Environment Variable Memory Module (VariableMemoryModule)

The Environment Variable Memory Module stores key-value pairs that can be used to personalize your AI assistant's responses based on user preferences, context, or application state.

Purpose

Store environment variables (key-value pairs) that can be used to personalize responses and maintain application-specific context across conversations.

Parameters

  • variables: A dictionary of key-value pairs representing environment variables.
  • max_context: Max total character count for retrieved env variables. Must be a positive integer.

Example

Environment variables are typically included in agent prompts to provide context and personalization. For example:

# To customize VariableMemoryModule, define memory_config and include it in the memory_modules. 
# Otherwise, omit this block to use defaults.
memory_config:
  memory_modules:
    - memory_name: env_variable            # Required. Unique identifier for this memory module.
      memory_class: VariableMemoryModule   # Required. Memory module class.
      config:                              # Optional.
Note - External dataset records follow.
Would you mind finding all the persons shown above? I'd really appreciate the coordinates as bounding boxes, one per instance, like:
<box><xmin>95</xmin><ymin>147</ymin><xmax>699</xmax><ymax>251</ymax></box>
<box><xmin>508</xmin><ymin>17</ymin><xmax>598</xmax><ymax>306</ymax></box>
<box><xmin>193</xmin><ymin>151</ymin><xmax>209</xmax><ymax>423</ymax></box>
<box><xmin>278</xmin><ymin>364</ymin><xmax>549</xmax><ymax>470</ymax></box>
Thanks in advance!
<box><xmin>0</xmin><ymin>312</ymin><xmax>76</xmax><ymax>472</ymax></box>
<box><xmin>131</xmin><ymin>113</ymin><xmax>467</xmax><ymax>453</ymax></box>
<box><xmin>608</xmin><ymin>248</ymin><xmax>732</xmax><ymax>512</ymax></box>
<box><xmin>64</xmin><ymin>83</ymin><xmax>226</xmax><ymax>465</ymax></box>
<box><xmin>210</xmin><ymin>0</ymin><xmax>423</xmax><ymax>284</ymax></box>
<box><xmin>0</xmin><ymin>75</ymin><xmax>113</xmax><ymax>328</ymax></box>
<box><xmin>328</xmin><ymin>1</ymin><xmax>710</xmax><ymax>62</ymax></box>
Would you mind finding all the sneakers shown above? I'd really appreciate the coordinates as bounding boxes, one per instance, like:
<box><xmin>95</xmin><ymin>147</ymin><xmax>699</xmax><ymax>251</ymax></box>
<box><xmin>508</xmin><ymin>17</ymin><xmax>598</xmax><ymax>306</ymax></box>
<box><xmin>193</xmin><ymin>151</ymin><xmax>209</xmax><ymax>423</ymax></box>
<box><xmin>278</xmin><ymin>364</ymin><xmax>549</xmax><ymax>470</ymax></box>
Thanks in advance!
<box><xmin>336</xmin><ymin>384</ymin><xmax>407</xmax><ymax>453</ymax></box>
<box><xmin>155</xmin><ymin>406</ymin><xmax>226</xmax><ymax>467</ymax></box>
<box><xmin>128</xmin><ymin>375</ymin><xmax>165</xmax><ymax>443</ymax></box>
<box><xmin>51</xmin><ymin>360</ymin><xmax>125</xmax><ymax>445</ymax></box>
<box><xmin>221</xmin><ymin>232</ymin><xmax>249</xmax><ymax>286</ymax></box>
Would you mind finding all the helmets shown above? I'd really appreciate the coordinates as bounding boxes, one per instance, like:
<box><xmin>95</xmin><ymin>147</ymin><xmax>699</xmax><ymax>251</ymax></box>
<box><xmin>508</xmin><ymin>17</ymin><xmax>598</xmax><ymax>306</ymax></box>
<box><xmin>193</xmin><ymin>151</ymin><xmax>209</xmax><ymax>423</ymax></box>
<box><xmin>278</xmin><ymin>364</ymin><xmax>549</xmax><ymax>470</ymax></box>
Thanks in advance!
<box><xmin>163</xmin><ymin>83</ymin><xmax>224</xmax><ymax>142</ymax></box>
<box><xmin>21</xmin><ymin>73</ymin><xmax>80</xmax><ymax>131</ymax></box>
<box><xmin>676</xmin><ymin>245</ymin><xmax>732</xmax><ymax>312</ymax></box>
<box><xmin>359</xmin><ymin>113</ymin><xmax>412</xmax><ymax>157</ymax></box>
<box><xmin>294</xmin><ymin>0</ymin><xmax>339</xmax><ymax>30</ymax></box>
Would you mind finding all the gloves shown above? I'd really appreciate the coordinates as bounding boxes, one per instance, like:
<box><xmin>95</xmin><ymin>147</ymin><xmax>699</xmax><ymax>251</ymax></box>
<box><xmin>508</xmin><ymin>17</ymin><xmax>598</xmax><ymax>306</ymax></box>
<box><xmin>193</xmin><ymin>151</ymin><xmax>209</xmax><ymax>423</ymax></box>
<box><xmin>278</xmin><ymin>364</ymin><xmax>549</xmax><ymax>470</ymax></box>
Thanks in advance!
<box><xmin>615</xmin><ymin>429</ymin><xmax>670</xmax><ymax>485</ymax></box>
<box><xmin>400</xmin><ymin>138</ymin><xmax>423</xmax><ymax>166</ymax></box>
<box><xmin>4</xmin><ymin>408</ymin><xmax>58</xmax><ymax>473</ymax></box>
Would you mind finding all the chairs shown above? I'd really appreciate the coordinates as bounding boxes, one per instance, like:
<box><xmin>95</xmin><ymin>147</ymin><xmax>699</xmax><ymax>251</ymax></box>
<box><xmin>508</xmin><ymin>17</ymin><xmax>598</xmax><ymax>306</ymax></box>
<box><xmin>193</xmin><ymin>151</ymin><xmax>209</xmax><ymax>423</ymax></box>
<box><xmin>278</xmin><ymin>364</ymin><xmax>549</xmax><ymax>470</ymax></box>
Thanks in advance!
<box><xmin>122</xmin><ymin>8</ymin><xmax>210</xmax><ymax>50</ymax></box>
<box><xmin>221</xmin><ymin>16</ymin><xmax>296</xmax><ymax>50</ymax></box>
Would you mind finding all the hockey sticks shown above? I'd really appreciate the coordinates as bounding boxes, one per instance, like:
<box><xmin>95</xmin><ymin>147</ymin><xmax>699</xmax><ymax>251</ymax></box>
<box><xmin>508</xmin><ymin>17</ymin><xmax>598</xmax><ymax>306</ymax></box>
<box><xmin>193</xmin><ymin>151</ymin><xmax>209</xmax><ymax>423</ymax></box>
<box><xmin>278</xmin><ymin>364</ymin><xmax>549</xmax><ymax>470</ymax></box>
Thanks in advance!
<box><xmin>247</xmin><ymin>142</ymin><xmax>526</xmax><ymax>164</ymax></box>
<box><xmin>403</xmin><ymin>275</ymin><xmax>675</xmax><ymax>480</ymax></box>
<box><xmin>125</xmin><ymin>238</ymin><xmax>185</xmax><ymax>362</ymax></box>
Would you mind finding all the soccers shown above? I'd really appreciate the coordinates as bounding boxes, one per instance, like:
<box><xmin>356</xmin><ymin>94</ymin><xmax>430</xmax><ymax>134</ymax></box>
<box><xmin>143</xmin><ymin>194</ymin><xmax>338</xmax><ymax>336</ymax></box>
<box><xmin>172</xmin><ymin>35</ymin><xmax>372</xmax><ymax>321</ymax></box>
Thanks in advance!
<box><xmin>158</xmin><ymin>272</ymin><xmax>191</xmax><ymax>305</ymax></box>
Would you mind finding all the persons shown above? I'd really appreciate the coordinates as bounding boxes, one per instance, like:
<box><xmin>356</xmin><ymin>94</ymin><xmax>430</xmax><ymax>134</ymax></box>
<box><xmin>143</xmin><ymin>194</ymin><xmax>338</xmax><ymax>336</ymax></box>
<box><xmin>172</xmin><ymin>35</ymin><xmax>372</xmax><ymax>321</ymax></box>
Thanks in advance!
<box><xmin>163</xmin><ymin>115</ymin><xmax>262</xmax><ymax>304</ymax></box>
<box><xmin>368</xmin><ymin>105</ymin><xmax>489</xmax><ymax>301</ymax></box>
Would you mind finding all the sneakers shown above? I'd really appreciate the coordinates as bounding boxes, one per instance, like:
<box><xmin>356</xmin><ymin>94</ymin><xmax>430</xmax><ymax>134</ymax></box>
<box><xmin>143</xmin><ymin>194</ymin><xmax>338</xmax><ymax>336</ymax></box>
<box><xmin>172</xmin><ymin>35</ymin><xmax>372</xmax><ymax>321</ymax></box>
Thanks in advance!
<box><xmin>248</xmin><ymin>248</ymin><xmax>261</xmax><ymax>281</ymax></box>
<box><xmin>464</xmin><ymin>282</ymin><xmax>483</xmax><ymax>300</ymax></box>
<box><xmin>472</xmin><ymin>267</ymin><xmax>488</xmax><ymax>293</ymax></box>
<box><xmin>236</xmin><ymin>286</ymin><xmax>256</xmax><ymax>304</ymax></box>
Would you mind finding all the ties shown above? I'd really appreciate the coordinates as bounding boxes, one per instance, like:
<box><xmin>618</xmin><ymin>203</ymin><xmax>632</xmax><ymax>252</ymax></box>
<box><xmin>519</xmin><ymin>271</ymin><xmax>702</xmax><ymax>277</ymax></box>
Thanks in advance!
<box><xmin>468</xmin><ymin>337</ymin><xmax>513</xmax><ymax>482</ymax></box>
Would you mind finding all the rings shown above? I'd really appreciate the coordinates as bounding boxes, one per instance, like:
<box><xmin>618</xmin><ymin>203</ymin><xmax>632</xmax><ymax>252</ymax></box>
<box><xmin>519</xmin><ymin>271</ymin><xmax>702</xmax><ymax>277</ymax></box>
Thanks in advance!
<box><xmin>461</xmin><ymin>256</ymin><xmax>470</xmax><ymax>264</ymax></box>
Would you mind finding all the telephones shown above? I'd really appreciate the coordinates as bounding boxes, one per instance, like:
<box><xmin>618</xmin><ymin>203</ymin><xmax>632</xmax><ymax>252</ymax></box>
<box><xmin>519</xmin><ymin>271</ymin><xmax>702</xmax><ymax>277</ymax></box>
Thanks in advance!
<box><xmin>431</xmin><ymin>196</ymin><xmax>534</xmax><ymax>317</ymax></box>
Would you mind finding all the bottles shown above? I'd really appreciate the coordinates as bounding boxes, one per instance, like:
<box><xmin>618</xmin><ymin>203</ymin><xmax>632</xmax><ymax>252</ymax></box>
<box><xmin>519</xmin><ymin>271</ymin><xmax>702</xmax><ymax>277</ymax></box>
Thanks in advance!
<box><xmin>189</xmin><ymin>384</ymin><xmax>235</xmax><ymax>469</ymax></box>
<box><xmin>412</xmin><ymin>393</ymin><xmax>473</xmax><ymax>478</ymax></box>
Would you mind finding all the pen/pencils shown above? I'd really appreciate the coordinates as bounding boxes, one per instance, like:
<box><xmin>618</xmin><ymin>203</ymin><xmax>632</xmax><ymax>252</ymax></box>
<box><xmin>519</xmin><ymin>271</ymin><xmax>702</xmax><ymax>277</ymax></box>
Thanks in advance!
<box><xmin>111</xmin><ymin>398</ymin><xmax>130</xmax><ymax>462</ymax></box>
Specified per-module configuration.
        max_context: 5000                  # Optional. Max total character count for retrieved env variables. Must be a positive integer. Defaults to 10,000.
        variables:                         # Optional. Dictionary of environment variables
          event_title: "FIFA World Cup"    # Optional. Key-value pairs.
          event_year: "2022"
          supporting_team: "Brazil"

These variables can then be retrieved and included in your agent's prompt to provide personalized context.

Adding or Overriding Variables at Runtime

You can dynamically add or update environment variables during runtime using the add_memory() method.